The Houston Astros and Seattle Mariners, the two other major league teams that play in enclosed parks, don't have rain checks on their tickets, as such. But their tickets do have stubs that in case of cancellation can serve the same purpose. Those stubs came in handy for Astro fans when 10 inches of rain fell in Houston on June 15, 1976, resulting in flooding that prevented umpires, stadium personnel and some players on both teams from making it to the Dome for a game with the Pirates. Roof or not, that game was rained out. The Twins may know exactly what they're doing.
THERE'S A MORAL HERE SOMEWHERE
Casa Grande High School of Petaluma, Calif. had a 23-5 record in basketball this season, thanks largely to Devlin Jackson, a 6'2" senior forward who averaged 20.6 points a game and was named the most valuable player in the Sonoma County League.
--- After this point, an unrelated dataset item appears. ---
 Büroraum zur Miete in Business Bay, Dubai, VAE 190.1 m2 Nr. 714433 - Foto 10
But Jackson was sidelined with a sprained ankle during what turned out to be the final game of his career, an 80-37 drubbing by Sir Francis Drake in the North Coast Section 2A playoffs. It was generally agreed that the score would have been closer had Jackson been able to play. It was also agreed that Jackson's injury, which he suffered the night before during a moment of great excitement following a 56-46 victory over Petaluma High, might have been avoided. He twisted his ankle when he landed on it the wrong way while giving a teammate a high five.
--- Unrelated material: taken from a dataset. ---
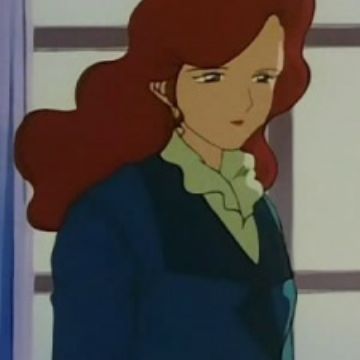 Manon Chapman Mobile Fighter G Gundam Myanimelist Net Manon Chapman Mobile Fighter G Gundam Myanimelist Net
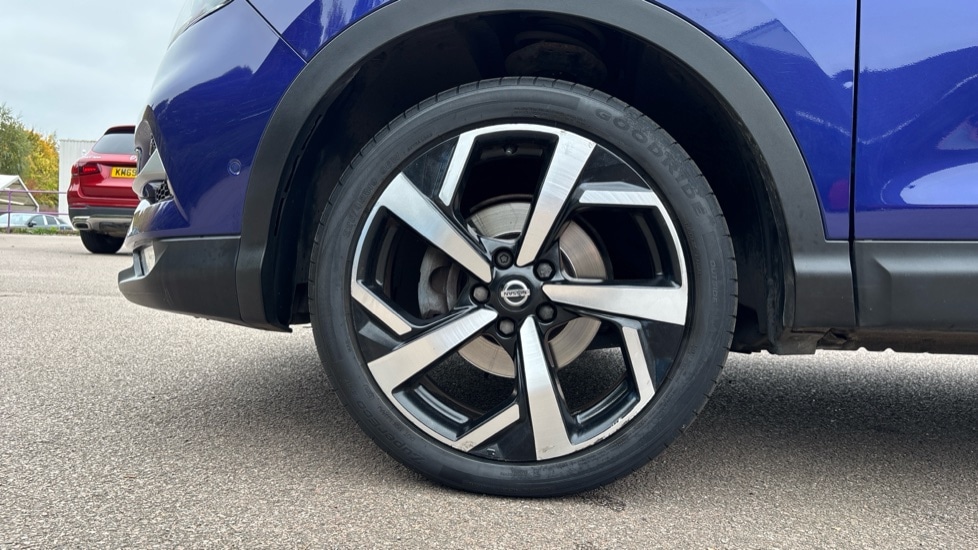 Used Nissan Qashqai 2018 for sale - 76447268: Photo 17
WHO SAYS CARTER ISN'T A BARGAIN?
He's known as Spaceman, he plays for a Canadian-based baseball team and he relies on his arm for a living, so it's only natural that Montreal Expo Pitcher Bill Lee would be interested in the fact that the U.S. space shuttle Columbia, which last week completed its third flight, is fitted with a 50-foot mechanical arm that was built for NASA by the National Research Council of Canada. It's also natural that Lee would be interested in the lucrative seven-year contract extension just signed by one of his Expo teammates, Catcher Gary Carter. But it takes a very unnatural leap of imagination to link Columbia's robot arm, which is designed to put satellites into orbit, to Carter, who hits home runs and throws out base runners. Which is what Lee did the other day when he said, "The space shuttle got an arm for $80 million, but we got a whole player for $15 million." Leave it to Spaceman to, as always, put everything into perspective.
ILLUSTRATION
GLENN WOLFF
THEY SAID IT
•The Rev. Timothy S. Healy, president of Georgetown, asked why his school's basketball success seemed to cause more excitement in other parts of Washington than in the fashionable community in which the university is situated: "In the immediate neighborhood, I'd take a long guess that the major sport is riding to hounds."
•Calvin Griffith, Minnesota Twins owner, on rookie Jim Eisenreich: "I saw that kid play at Wisconsin Rapids last year. I knew immediately he was doomed to become an All-Star centerfielder."
•Jimmy Davy, sportswriter for the Nashville Tennessean, after Indiana's 94-62 rout of Robert Morris in the NCAA tournament's Mideast Regional: "Robert Morris just got itself 100 invitations to Christmas tournaments."